A Wake County judge denied a motion for a preliminary injunction Tuesday to block the sale of the Hofmann Forest. However, the sale cannot go forward until a separate lawsuit is resolved.

The forest’s owners, N.C. State University’s Board of Trustees of the Endowment Fund and the North Carolina State Natural Resources Foundation, Inc., filed a separate motion to dismiss a lawsuit brought against them by a coalition of professors, foresters, landowners and wildlife conservationists who say the environmental impacts of the sale could be significant.

Superior Court judge Shannon Joseph said she would take the motion to dismiss the complaint under advisement.

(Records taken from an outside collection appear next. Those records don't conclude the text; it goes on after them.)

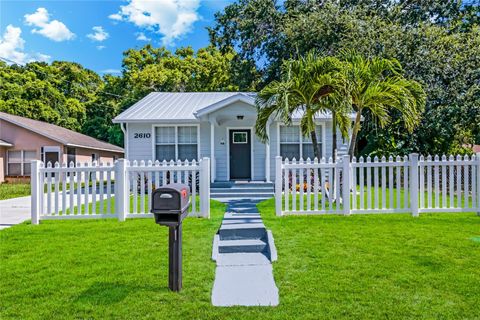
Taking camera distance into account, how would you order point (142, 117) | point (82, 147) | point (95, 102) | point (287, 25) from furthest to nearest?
point (95, 102) < point (82, 147) < point (287, 25) < point (142, 117)

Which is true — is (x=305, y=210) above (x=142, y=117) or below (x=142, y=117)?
below

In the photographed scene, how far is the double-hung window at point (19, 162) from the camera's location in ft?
68.9

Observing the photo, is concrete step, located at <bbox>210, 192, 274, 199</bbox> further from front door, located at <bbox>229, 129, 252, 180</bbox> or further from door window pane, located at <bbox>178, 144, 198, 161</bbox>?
door window pane, located at <bbox>178, 144, 198, 161</bbox>

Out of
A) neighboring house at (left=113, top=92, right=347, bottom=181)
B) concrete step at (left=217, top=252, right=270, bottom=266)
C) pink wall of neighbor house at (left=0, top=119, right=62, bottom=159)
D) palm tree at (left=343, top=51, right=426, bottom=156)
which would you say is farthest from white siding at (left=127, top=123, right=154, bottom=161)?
pink wall of neighbor house at (left=0, top=119, right=62, bottom=159)

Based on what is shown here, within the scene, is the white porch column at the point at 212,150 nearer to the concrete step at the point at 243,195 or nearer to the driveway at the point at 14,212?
the concrete step at the point at 243,195

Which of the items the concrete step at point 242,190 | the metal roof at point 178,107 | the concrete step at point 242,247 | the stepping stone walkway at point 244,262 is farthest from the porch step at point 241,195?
the concrete step at point 242,247

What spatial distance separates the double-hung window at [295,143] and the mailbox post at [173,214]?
9667 mm

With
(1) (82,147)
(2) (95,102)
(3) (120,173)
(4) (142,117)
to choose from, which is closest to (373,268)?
(3) (120,173)

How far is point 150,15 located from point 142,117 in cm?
626

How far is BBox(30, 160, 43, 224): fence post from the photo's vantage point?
22.9ft

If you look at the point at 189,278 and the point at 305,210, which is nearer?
the point at 189,278

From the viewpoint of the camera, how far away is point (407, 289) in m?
3.73

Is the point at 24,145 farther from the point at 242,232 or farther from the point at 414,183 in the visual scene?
the point at 414,183

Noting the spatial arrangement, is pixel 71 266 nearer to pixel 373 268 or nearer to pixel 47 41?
pixel 373 268
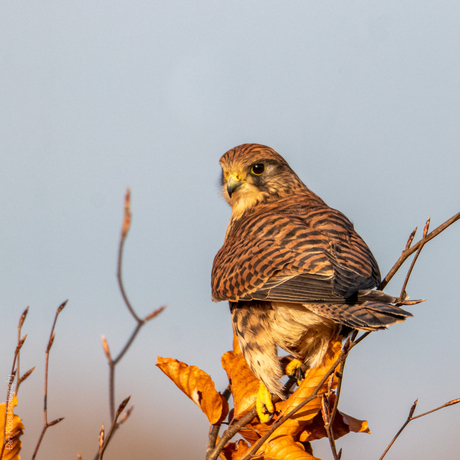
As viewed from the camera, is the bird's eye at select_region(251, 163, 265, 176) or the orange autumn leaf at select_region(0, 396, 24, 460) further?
the bird's eye at select_region(251, 163, 265, 176)

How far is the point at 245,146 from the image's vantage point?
340 cm

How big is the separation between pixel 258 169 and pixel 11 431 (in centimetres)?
226

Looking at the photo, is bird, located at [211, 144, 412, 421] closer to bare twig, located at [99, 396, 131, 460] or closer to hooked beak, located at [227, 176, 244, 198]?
hooked beak, located at [227, 176, 244, 198]

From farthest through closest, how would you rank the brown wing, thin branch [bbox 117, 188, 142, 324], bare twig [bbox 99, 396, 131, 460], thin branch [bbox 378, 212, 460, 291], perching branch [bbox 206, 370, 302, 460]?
the brown wing < perching branch [bbox 206, 370, 302, 460] < thin branch [bbox 378, 212, 460, 291] < bare twig [bbox 99, 396, 131, 460] < thin branch [bbox 117, 188, 142, 324]

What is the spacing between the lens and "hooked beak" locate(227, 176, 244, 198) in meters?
3.23

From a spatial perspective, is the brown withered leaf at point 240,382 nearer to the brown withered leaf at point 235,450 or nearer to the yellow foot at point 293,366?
the brown withered leaf at point 235,450

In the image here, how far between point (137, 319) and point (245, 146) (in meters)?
2.50

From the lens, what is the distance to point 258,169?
336 cm

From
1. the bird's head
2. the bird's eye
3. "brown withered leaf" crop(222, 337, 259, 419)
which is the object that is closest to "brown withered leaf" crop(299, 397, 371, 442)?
"brown withered leaf" crop(222, 337, 259, 419)

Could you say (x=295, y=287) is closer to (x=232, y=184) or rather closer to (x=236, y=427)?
(x=236, y=427)

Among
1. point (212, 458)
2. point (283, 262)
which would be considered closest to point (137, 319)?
point (212, 458)

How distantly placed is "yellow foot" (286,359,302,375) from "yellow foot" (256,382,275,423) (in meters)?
0.30

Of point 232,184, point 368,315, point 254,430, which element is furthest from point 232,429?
point 232,184

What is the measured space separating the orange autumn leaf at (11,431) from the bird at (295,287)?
2.89 feet
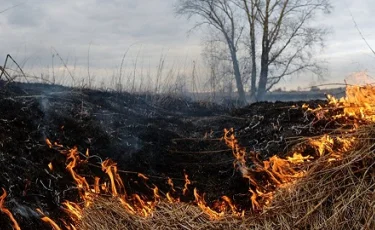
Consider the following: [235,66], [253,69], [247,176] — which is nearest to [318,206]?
[247,176]

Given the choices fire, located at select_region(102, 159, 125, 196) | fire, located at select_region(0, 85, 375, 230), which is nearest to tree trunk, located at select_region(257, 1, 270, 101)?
fire, located at select_region(0, 85, 375, 230)

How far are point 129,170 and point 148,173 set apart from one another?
0.77 ft

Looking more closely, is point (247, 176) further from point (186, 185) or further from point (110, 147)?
point (110, 147)

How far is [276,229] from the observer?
3633 millimetres

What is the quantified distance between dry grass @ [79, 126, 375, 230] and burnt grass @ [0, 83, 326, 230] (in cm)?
59

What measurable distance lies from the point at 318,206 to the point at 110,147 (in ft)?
9.80

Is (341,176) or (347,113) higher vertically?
(347,113)

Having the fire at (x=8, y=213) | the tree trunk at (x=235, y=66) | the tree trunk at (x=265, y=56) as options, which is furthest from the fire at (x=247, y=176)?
the tree trunk at (x=265, y=56)

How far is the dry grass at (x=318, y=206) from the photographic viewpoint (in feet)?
10.8

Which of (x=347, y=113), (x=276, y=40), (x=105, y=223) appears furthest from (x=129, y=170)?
(x=276, y=40)

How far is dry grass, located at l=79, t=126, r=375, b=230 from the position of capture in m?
3.29

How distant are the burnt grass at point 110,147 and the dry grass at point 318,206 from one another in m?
0.59

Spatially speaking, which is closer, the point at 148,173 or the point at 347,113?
the point at 347,113

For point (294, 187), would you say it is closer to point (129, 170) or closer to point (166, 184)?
point (166, 184)
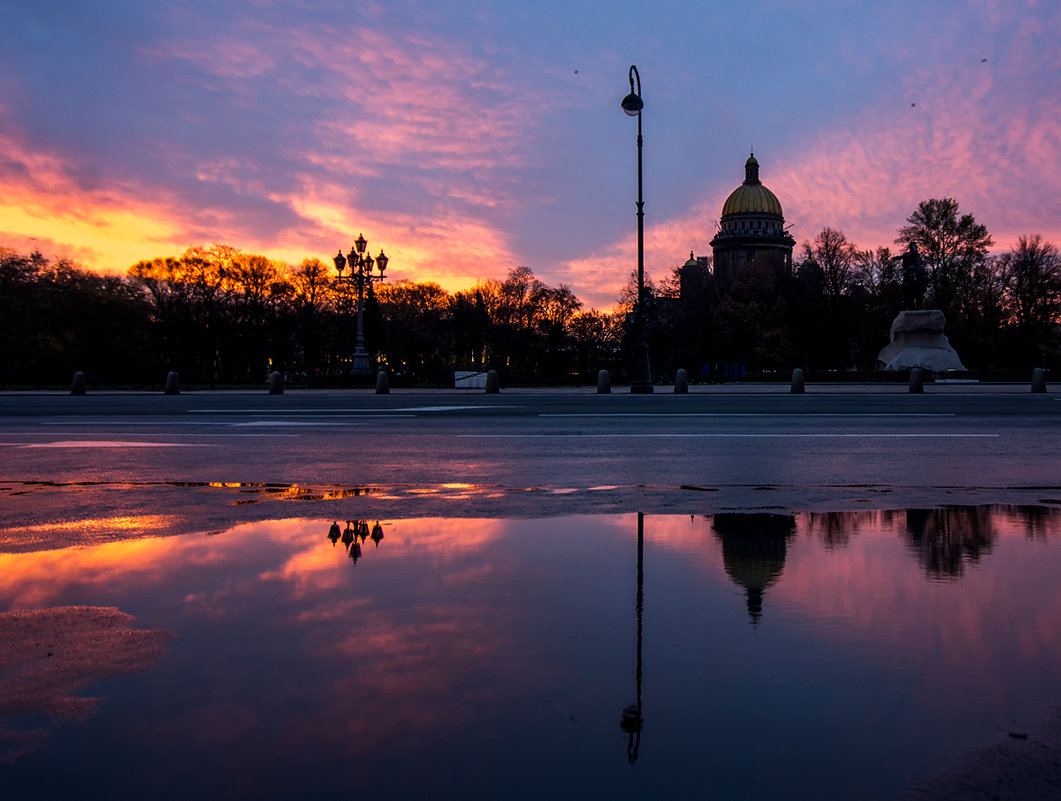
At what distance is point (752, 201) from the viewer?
14825 centimetres

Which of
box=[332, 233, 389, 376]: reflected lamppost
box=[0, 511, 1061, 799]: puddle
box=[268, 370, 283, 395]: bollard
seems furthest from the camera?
box=[332, 233, 389, 376]: reflected lamppost

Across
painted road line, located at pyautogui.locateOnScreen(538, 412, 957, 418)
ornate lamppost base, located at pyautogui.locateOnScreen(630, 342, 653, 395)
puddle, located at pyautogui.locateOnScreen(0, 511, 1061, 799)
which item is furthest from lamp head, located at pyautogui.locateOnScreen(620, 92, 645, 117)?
puddle, located at pyautogui.locateOnScreen(0, 511, 1061, 799)

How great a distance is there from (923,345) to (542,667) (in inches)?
2142

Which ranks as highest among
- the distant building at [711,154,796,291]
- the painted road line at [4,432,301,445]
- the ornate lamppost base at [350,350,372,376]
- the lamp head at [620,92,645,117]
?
the distant building at [711,154,796,291]

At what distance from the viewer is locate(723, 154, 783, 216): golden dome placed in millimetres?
148250

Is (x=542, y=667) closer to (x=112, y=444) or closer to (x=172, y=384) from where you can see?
(x=112, y=444)

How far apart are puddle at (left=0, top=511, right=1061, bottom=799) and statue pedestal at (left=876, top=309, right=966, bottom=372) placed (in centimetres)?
5044

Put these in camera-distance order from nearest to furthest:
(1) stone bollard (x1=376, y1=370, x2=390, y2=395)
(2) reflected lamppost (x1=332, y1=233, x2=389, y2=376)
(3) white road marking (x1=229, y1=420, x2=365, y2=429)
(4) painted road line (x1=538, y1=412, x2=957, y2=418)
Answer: (3) white road marking (x1=229, y1=420, x2=365, y2=429)
(4) painted road line (x1=538, y1=412, x2=957, y2=418)
(1) stone bollard (x1=376, y1=370, x2=390, y2=395)
(2) reflected lamppost (x1=332, y1=233, x2=389, y2=376)

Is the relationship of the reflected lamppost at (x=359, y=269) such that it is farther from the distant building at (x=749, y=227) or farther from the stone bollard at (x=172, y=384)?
the distant building at (x=749, y=227)

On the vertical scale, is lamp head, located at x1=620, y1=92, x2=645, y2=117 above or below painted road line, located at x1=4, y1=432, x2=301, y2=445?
above

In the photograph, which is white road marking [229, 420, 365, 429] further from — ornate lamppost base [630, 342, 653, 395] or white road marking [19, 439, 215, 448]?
ornate lamppost base [630, 342, 653, 395]

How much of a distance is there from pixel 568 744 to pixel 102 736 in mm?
1157

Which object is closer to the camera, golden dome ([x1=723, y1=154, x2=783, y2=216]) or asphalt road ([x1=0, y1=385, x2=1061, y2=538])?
asphalt road ([x1=0, y1=385, x2=1061, y2=538])

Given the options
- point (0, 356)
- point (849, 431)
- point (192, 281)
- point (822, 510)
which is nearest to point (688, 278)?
point (192, 281)
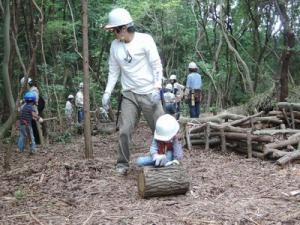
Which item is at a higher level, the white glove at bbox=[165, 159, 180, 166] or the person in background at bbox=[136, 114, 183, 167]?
the person in background at bbox=[136, 114, 183, 167]

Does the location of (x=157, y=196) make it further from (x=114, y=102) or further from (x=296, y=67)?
(x=296, y=67)

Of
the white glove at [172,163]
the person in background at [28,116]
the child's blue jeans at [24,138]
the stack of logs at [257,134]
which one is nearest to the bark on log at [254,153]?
the stack of logs at [257,134]

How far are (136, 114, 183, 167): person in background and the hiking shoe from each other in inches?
28.4

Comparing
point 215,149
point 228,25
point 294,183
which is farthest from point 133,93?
point 228,25

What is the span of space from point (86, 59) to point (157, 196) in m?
2.99

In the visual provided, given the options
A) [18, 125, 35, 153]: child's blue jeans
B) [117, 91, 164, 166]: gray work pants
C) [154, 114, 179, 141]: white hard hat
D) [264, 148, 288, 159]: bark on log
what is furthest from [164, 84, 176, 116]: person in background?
[18, 125, 35, 153]: child's blue jeans

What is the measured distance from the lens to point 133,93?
21.8 feet

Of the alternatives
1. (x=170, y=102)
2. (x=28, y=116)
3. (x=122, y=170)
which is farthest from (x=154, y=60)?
(x=28, y=116)

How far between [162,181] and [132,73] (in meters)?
1.76

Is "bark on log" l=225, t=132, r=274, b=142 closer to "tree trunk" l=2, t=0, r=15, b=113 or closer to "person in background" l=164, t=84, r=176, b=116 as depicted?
"person in background" l=164, t=84, r=176, b=116

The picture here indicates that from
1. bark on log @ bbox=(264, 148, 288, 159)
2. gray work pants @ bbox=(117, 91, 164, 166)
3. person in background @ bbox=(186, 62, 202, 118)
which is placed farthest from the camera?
person in background @ bbox=(186, 62, 202, 118)

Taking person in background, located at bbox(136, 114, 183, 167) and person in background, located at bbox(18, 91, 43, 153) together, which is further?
person in background, located at bbox(18, 91, 43, 153)

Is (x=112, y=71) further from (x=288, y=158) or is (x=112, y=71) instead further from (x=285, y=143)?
(x=285, y=143)

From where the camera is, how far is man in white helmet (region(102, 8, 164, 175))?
6.44 m
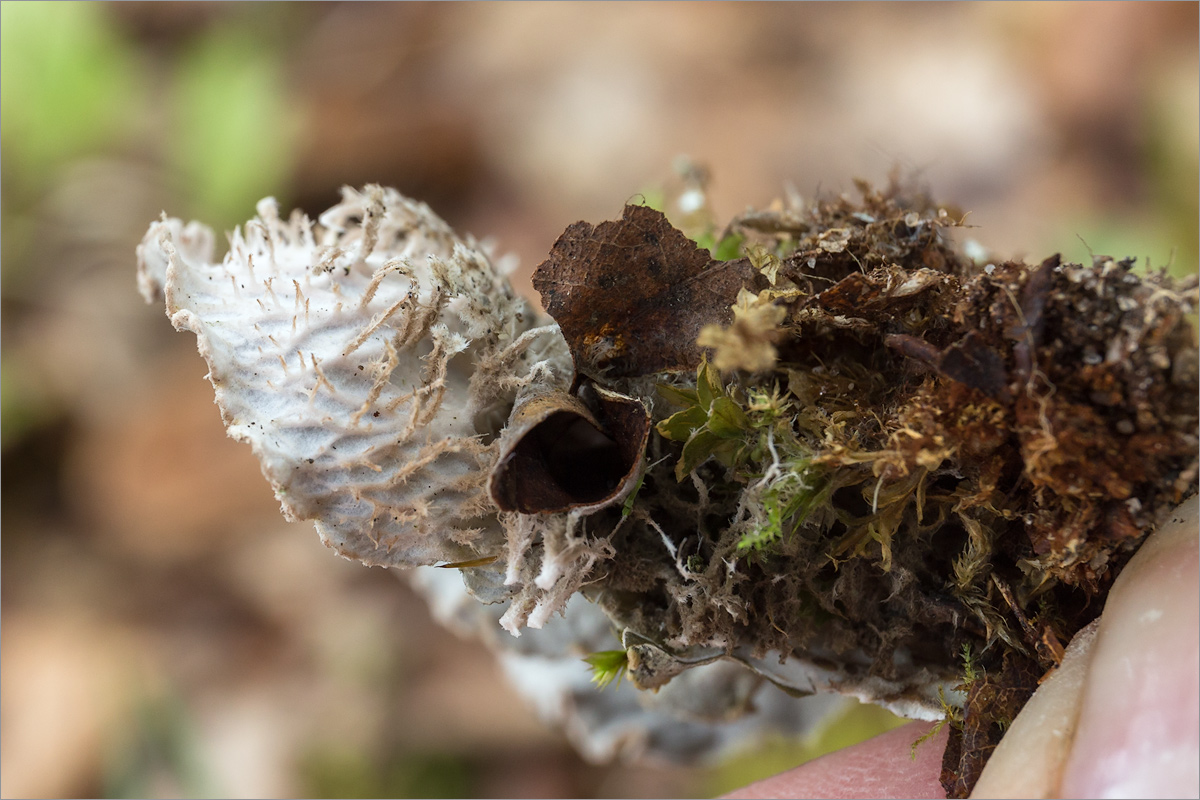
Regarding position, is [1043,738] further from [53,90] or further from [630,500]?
[53,90]

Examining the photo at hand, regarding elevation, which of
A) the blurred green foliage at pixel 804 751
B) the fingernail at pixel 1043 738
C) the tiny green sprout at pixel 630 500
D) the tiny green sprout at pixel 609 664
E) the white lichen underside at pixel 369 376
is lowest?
the blurred green foliage at pixel 804 751

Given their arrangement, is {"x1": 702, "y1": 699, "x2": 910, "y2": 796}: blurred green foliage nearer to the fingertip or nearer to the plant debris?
the fingertip

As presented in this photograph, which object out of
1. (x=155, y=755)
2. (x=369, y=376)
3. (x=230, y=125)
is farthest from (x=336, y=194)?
(x=369, y=376)

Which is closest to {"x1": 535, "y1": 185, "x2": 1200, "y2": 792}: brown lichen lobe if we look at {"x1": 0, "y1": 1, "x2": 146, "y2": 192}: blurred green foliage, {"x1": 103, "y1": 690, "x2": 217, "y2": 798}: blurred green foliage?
{"x1": 103, "y1": 690, "x2": 217, "y2": 798}: blurred green foliage

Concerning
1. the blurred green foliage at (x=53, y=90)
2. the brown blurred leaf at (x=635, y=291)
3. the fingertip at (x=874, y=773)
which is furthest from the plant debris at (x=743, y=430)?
the blurred green foliage at (x=53, y=90)

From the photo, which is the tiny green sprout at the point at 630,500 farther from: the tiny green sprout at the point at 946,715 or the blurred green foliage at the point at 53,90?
the blurred green foliage at the point at 53,90

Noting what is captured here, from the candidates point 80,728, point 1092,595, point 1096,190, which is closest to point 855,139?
point 1096,190

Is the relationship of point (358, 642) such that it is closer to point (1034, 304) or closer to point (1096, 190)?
point (1034, 304)

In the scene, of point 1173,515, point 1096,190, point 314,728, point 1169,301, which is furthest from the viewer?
point 1096,190
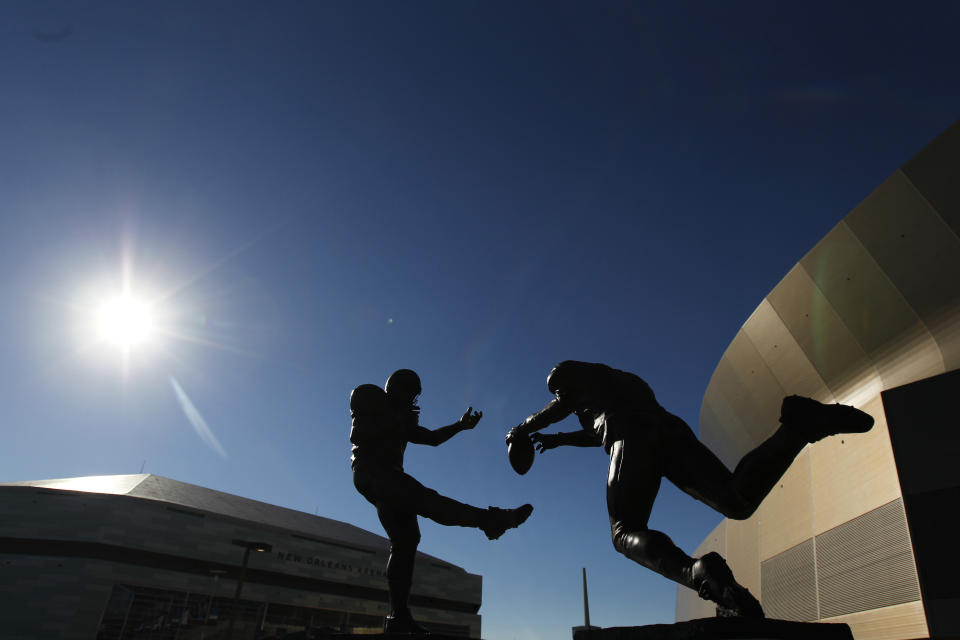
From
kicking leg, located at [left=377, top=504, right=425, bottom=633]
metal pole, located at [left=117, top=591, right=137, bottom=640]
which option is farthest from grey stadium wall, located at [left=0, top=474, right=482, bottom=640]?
kicking leg, located at [left=377, top=504, right=425, bottom=633]

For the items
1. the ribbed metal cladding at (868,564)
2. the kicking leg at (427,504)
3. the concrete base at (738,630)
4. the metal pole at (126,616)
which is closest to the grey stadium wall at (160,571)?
the metal pole at (126,616)

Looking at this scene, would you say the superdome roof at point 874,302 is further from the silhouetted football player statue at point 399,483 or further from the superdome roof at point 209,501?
the superdome roof at point 209,501

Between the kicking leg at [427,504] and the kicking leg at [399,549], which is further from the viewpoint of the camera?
the kicking leg at [399,549]

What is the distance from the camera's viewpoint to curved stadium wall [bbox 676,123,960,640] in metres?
9.62

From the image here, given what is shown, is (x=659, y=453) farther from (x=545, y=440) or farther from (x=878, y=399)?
(x=878, y=399)

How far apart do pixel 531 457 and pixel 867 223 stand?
11.8 metres

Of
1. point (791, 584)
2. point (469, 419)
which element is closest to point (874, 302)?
point (791, 584)

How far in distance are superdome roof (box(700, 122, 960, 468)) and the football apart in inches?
447

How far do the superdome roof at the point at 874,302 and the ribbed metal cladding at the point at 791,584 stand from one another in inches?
145

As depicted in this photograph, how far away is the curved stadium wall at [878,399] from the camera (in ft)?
31.6

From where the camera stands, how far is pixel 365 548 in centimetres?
3500

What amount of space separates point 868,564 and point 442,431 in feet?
36.3

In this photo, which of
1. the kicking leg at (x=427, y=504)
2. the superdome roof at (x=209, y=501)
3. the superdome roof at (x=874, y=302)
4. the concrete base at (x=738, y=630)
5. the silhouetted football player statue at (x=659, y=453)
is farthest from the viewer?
the superdome roof at (x=209, y=501)

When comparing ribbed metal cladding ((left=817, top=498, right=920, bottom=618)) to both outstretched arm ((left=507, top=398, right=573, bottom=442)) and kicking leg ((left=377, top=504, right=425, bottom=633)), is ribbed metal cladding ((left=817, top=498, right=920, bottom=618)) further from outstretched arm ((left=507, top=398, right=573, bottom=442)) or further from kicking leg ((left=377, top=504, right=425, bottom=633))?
kicking leg ((left=377, top=504, right=425, bottom=633))
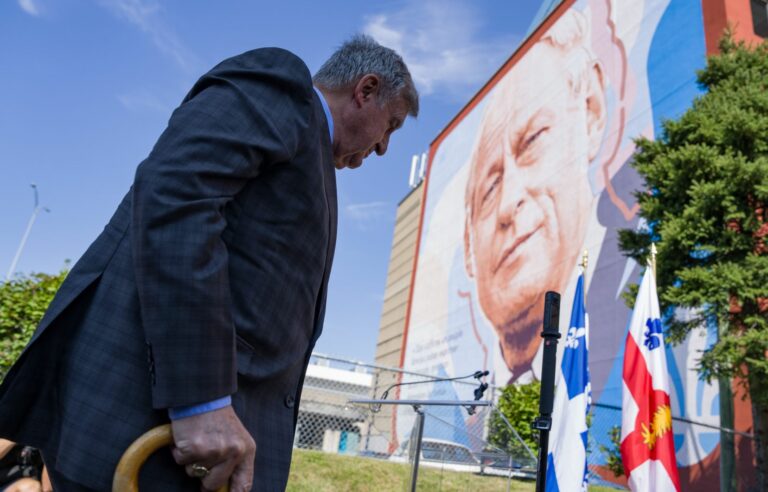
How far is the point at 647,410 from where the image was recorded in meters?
5.61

A sales agreement that emerged two weeks ago stipulates that the lawsuit must be resolved before N.C. State can sell the 80,000-acre property near Jacksonville to Jerry Walker, head of the Illinois-based farming empire Walker Ag Group. The contract states the deal must close within six months.

Walker’s family-run ag business operates in at least 23 counties in in seven states, but he has indicated that he does not intend to develop the forest for agriculture. Lawyers from the state attorney general’s office said Walker only wants to negotiate for an easement for U.S. military use of the property “at arm’s length.”

But the sales agreement does not mandate that Hofmann Forest remain a working forest, nor are there any provisions in the contract barring development or farming.

Ron Sutherland, a conservation scientist for the Wildlands Network and one of the plaintiffs in the lawsuit, said he would be surprised if, down the road, “some level of agriculture is not attempted on the property.”